On the fourth day of the assault, Sundari woke us an hour earlier than usual. When we arrived on the maidan, the rani was already there. A blue muretha was tied around her head. It matched her white and blue angarkha and blue churidars. As soon as we
were all assembled on the grass, she rose from her cushion. Her speech was very brief.

“Many of you have been with me for almost a decade. Some, like Sundari and Heera, even longer. No one has ever said that the life of a Durgavasi is easy. But no Durgavasi has been required to give up her life for a rani. The British cannons will arrive soon, and the real war will begin. So now you must decide whether you wish to ride into battle with me, or go home. I will not pass judgment on anyone who chooses to leave the Durga Dal today.”

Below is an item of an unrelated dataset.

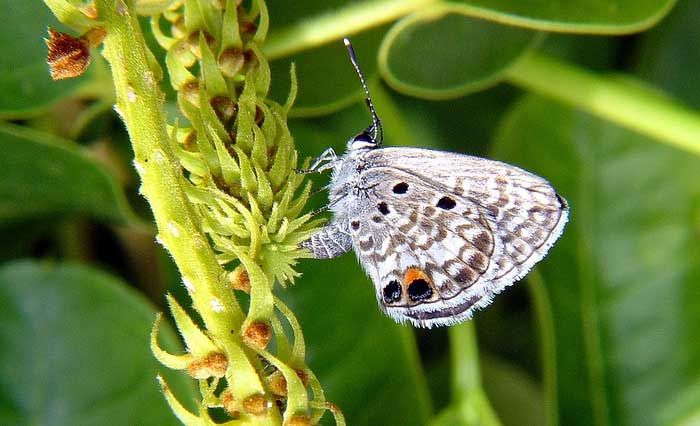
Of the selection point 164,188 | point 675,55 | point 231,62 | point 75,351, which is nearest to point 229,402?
point 164,188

The maidan was so silent that I could hear the horses whinnying in the nearby stables.

“If there is anyone who would like to leave, please do so now.”

We looked at one another and waited for the first person to rise. I thought perhaps Kahini might leave, or Moti, who was so sweet and so small, but they both remained seated.

“Do not make this choice lightly. I don’t know what I would choose if I was in your position. Particularly if I had a husband.” She looked at Jhalkari.

“We are staying with you,” Jhalkari said.

We raised our fists, and the rani briskly wiped the tears from her eyes.

It was decided that if the British broke through the fortress walls, Kashi’s only job would be to protect Anand. The rest of us were to protect the rani; her personal guards were to protect the women and children inside the Panch Mahal. I tried to imagine a scenario in which our fortress was breached, but I could not. The granite masonry was built to withstand any siege. We had six thousand soldiers; our spies told us the British had fifteen hundred. Our seven wells and food supplies were large enough to last us for two months. They had no access to fresh water.